ANALYSE
Greta Thunberg erlangte 2018 als 15-Jährige mit ihrem Schulstreik vor dem schwedischen Reichstag internationale Bekanntheit. Aus dieser Aktion ging die „Fridays for Future“-Bewegung hervor, die heute weitgehend an Relevanz verloren hat.
Rascher Aufstieg
Thunberg wurde zur prominentesten Figur der globalen Klimabewegung. Sie trat vor dem Weltwirtschaftsforum, den Vereinten Nationen und nationalen Parlamenten auf. Zu ihren Auszeichnungen zählen die Wahl zur „TIME Person of the Year“ 2019, der Right Livelihood Award sowie der Amnesty International Ambassador of Conscience Award. Mehrfach wurde sie für den Friedensnobelpreis nominiert.
Ausweitung ins Politische
Schon bald beschränkte sich Thunberg nicht mehr auf das Thema Klimaschutz. Sie bezog zunehmend Stellung zu wirtschafts- und gesellschaftspolitischen Fragen und entwickelte eine dezidiert linke, systemkritische Haltung. Kritiker sehen darin den Versuch, die Klimakrise als Hebel für eine grundsätzliche Umgestaltung der westlichen Gesellschaften zu nutzen.
Besonders problematisch: Die Haltung zum Nahostkonflikt
Deutliche Kritik lösten ihre Äußerungen und Aktionen nach dem brutalen Hamas-Terrorangriff auf Israel vom 7. Oktober 2023 aus. Thunberg verurteilte Israel einseitig, zeigte Symbole der palästinensischen Sache und reihte sich in ein Lager ein, das den jüdischen Staat dämonisiert. Statt die Hamas als terroristische Organisation klar zu benennen und zu verurteilen, richtete sich ihre Kritik fast ausschließlich gegen Israel.

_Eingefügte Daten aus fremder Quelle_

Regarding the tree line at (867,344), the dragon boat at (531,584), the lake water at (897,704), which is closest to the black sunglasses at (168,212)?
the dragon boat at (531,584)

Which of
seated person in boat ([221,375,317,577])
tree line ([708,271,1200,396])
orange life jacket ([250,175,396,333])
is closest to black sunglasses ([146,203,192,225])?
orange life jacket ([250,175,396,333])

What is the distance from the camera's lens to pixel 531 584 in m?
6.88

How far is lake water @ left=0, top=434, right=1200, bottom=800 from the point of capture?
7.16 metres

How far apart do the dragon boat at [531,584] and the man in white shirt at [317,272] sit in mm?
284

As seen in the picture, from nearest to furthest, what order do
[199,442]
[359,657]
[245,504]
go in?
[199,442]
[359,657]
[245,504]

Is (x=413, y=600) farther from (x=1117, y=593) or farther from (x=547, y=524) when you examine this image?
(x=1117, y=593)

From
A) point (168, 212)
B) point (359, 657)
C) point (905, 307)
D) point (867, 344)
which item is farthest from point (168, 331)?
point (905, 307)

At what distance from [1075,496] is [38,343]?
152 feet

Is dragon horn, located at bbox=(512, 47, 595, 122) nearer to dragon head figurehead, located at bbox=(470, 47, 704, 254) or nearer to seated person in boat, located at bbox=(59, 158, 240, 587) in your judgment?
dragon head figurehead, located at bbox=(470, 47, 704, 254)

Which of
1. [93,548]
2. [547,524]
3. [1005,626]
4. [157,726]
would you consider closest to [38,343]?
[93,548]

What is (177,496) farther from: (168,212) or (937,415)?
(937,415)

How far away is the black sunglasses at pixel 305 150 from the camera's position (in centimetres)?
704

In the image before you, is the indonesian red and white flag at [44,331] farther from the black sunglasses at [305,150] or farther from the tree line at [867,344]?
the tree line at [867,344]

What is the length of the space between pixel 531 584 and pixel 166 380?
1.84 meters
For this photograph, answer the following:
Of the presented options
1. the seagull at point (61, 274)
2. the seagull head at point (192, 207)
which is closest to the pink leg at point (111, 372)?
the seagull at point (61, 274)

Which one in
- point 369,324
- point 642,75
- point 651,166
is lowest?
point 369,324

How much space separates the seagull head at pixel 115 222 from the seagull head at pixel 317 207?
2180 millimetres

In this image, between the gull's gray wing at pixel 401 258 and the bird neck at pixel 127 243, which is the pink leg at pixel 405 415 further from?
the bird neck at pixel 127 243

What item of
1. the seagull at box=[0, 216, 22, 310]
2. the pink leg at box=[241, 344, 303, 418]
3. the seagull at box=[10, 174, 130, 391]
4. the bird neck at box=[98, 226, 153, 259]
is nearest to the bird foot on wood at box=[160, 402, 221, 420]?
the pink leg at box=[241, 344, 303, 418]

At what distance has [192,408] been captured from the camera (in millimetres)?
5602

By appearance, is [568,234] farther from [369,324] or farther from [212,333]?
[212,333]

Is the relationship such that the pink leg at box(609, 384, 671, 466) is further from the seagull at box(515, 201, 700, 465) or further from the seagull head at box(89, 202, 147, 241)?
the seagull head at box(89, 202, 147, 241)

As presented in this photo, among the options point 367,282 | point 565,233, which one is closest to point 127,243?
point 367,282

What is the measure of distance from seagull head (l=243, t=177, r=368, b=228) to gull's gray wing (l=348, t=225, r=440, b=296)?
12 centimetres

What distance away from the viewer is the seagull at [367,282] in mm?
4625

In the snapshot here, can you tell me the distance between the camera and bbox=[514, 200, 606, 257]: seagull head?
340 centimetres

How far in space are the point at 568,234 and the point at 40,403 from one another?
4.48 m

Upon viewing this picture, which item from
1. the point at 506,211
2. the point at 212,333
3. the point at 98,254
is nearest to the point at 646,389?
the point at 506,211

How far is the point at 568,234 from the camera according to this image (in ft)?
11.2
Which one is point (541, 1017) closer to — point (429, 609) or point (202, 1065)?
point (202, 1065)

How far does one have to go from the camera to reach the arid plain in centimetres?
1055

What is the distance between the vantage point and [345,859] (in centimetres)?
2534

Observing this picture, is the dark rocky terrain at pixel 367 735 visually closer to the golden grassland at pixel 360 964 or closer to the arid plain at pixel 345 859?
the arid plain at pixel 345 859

After almost 4 months of encampment, the student Palestine encampment in Dortmund were forced by German police to take down the camp and leave, and police said they would arrest me if I went there. All this just because the students had invited me to speak at their event and I… pic.twitter.com/TA3KXbcT7F
— Greta Thunberg (@GretaThunberg) October 9, 2024
Antisemitismus kein rechtes Monopol
Solche Positionen stehen nicht im Widerspruch zu ihrer linken Grundorientierung. Im Gegenteil: In Teilen der linken Aktivistenszene hat sich eine spezifische Form des Antisemitismus etabliert, die sich als „Antizionismus“ tarnt. Israel wird dabei nicht mehr als Staat mit berechtigten Sicherheitsinteressen gesehen, sondern als koloniales Projekt, dem das Existenzrecht abgesprochen wird. Thunberg steht damit exemplarisch für die Verquickung von Klimakampf, linksradikaler Ideologie und judenfeindlichen Tendenzen.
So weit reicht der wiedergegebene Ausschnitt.